Es-tu resté fidèle à tes amis d’enfance, au quartier où tu as commencé ?

Ma mère y habite toujours. J’ai perdu mon père mais presque chaque après midi, je suis là-bas même si beaucoup de mes amis d’enfance ont quitté le quartier. J’ai de bonnes relations avec tous ceux qui sont encore au quartier à Marcory. Et avec la mairie, on essaie d’organiser des choses.


On comprend tout de suite que toi, frimer, ce n’est pas ton genre.

Je crois que ça dépend de l’éducation. Quand tu sais d’où tu viens et où tu vas, il y a le minimum qu’il faut garder. C’est le respect des autres car sans les autres nous ne sommes rien. Il faut toujours rester humble.



Quelle différence existe-t-il entre ces 3 références ivoiriennes en matière de football : Laurent Pokou, Abdoulaye Traoré et Didier Drogba ?

On est tous des buteurs. C’est trois styles différents. Avec des défauts et des qualités. Pour le reste, à vous de juger.


Et à propos de ta situation matrimoniale. Qu’en est-il actuellement ?

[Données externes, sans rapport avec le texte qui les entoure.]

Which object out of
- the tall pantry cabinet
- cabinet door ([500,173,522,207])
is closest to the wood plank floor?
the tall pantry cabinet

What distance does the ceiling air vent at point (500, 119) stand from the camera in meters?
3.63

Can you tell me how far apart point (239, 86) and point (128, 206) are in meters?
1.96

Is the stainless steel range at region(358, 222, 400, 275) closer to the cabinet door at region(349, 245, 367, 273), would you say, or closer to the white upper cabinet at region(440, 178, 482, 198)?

Marié en 2001 et divorcé en 2002. J’ai 3 enfants de ce mariage. Actuellement, j’ai quelqu’un dans ma vie mais c’est difficile de se remettre tout de suite sans prendre le temps de bien réfléchir. Je ne suis pas parfait mais j’essaie d’être assez correct.


On a entendu dire que tu battais ton ex épouse ?

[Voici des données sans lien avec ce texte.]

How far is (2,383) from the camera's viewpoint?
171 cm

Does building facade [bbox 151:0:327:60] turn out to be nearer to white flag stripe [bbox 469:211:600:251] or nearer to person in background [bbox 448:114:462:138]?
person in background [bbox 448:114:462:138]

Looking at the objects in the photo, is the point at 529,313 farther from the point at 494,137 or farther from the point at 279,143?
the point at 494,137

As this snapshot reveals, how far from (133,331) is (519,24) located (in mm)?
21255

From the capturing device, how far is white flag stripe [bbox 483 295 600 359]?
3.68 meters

Non, non pas du tout, c’était un problème d’incompréhension. J’étais en Arabie Saoudite, et on avait deux caractères chauds, carrément différents. C’est tout. Je ne l’ai jamais battue. Elle peut le témoigner.


Ton style de femme donc ?

Humble, d’une très bonne éducation. Le physique, ça ne m’intéresse pas trop. L’important, c’est ce qu’elle a dans la tête et sur le cœur.


Ta nourriture préférée

Le poulet panné avec des frittes ou de l’attiéké


Comment peut-on devenir grande star de foot selon toi ?

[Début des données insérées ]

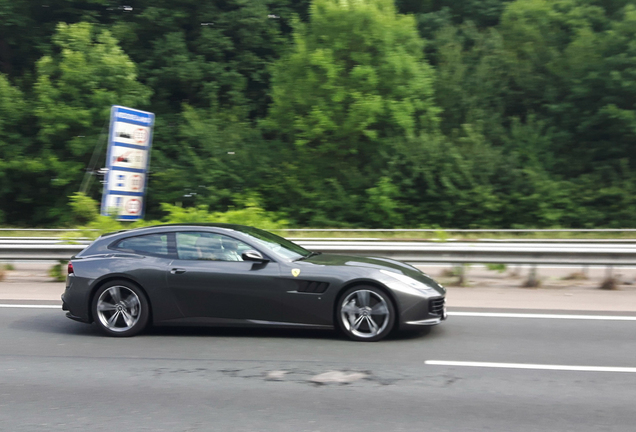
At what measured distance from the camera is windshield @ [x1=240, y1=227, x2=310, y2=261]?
26.0 ft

Dans l’humilité et le travail. On ne devient pas grande star ou grand joueur du jour au lendemain. Il faut se donner à fond. Dans tout ce qu’on fait, il faut se battre toujours dans la légalité et l’honnêteté.


Et le respect des anciennes gloires, quel est ton avis là-dessus ?

C’est une question de mentalité. Dans ce pays, les gens n’ont pas beaucoup de respect pour les anciennes gloires. Je vous donne mon exemple. La dernière fois, nous étions au comité d’organisation du championnat d’Afrique des nations de football (CHAN) avec Yéo Martial, Gouamélé Alain etc… à attendre les badges, de 9h à 13 heures. Et on vient nous annoncer qu’on n’y a pas droit. C’est des frustrations inutiles qui blessent. Les anciens n’ont pas été conviés au CHAN. Alors que, la confédération africaine de football (CAF) a fait venir quelques gloires, dont Anthony Baffoué, pour le CHAN. Aujourd’hui, moi, certes j’ai la chance d’être à la fédération. Je suis le chargé de mission du Président Jacques Anouma auprès des sélections jeunes. C’est déjà un bon départ. Mais je souhaite qu’on respecte les anciennes gloires.


Ton ambition ?

Mon ambition, c’est d’entraîner l’équipe nationale de Côte d’Ivoire. Une ambition ne s’achète pas. Elle se nourrit, il suffit d’avoir la volonté.